• _Consignes_
1 - Indiquez si chacun des énoncés suivants concorde avec le texte sur Martha Desrumaux, en répondant par oui ou par non et en citant les mots décisifs du texte : (a) Martha Desrumaux est morte en 1982. (b) Le Panthéon compte davantage de femmes que d'hommes. (c) Des prolétaires figurent déjà parmi les résidents du Panthéon.
2 - Reprenez le texte sur Martha Desrumaux à partir de sa dernière phrase et poursuivez-le.

• _Texte à examiner_
----
Martha Desrumaux est une figure majeure du mouvement ouvrier français et de la Résistance. Cette militante ouvrière et féministe décédée en 1982 aura voué son existence au service des plus fragiles, des plus démunis. Son rôle marquant, essentiel devrais-je dire, dans la société industrielle, prolétaire et ouvrière de la première partie du 20e siècle a permis de faire bouger les lignes.

Nombreux sont ceux qui demandent aujourd’hui son entrée au Panthéon. De fait, si l’on examine le profil des résidents du Panthéon, qui compte 5 femmes (dont Simone Veil) contre 76 grands hommes, force est de constater qu’il n’y a aucune personnalité issue de la classe ouvrière. On trouve des militaires, des artistes, des politiques, des scientifiques mais aucun prolétaire.
----
• _Documents sources_

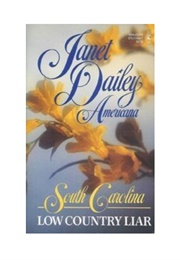 Low Country Liar: Americana - SC (Janet Dailey)
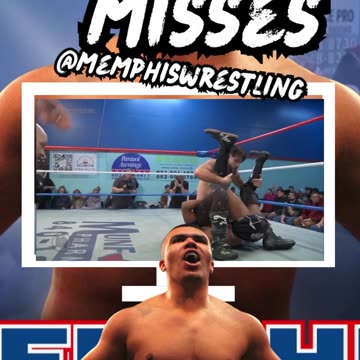 MISSES MEMPHIS WRESTLING WEEK 253!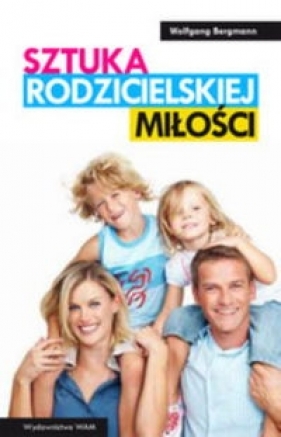 Sztuka rodzicielskiej miłości - Bergmann Wolfgang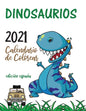 Dinosaurios 2021 Calendario de Colorear (Edición españa) - Paperback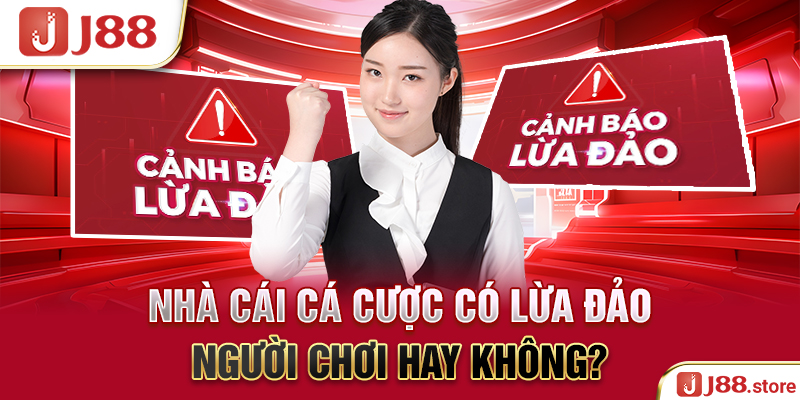 Nhà cái cá cược có lừa đảo người chơi hay không?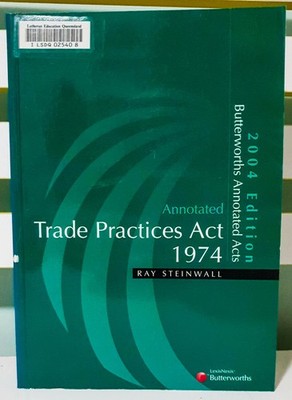 Annotated Trade Practices Act 1974: 2004 Edition! Book by Ray Steinwall!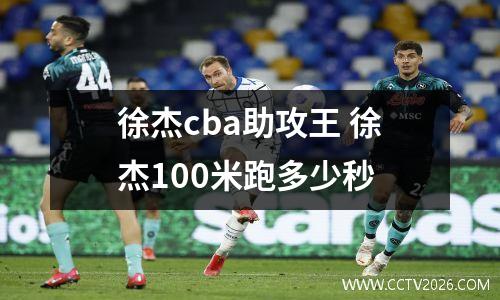 徐杰cba助攻王 徐杰100米跑多少秒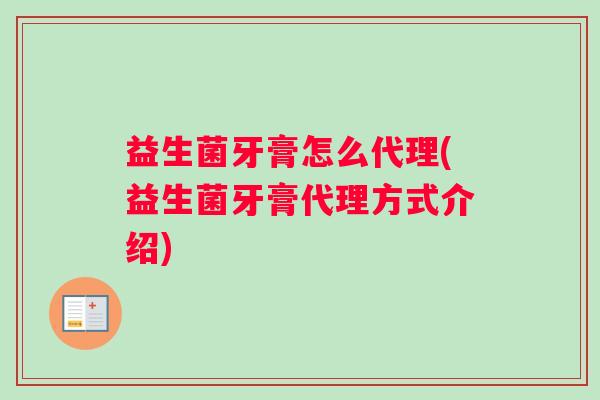 益生菌牙膏怎么代理(益生菌牙膏代理方式介绍)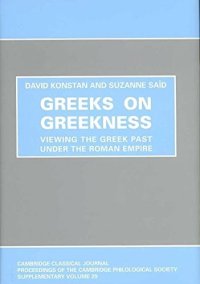 cover of the book Greeks on Greekness: Viewing the Greek Past Under the Roman Empire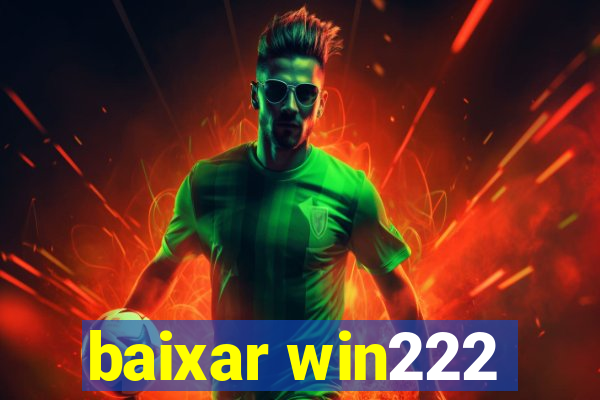 baixar win222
----
• _Réponses aux consignes_
1 -
(a) Oui : « décédée en 1982 ».
(b) Non : « qui compte 5 femmes (dont Simone Veil) contre 76 grands hommes ».
(c) Non : « mais aucun prolétaire ».

2 -
La France aurait-elle honte de ces ouvriers qui l’ont construite? Certes Martha était cégétiste, communiste, féministe d’avant-garde, mais aujourd’hui elle dépasse les clivages! Elle aura consacré ses forces à défendre et valoriser les anonymes, ceux dont le militantisme et le travail ont aussi contribué au développement des valeurs de notre société.

Au feu!

Florimond Calixte Desrumaux, caporal des pompiers à Comines, un bourg du Nord dont l’homonyme belge se situe sur l’autre rive de la Lys, se hâte de sortir de son estaminet. Les cloches de Saint-Chrysole appellent les volontaires à toute volée. Dans la ville hérissée de cheminées d’usine, les rares automobiles sont celles des patrons du textile. C’est en charrette à bras que Florimond livre le lait, l’épicerie et que l’on transporte la pompe à eau. Vite, le feu! Une embardée, et l’homme, 50 ans à peine, se retrouve écrasé sous la masse.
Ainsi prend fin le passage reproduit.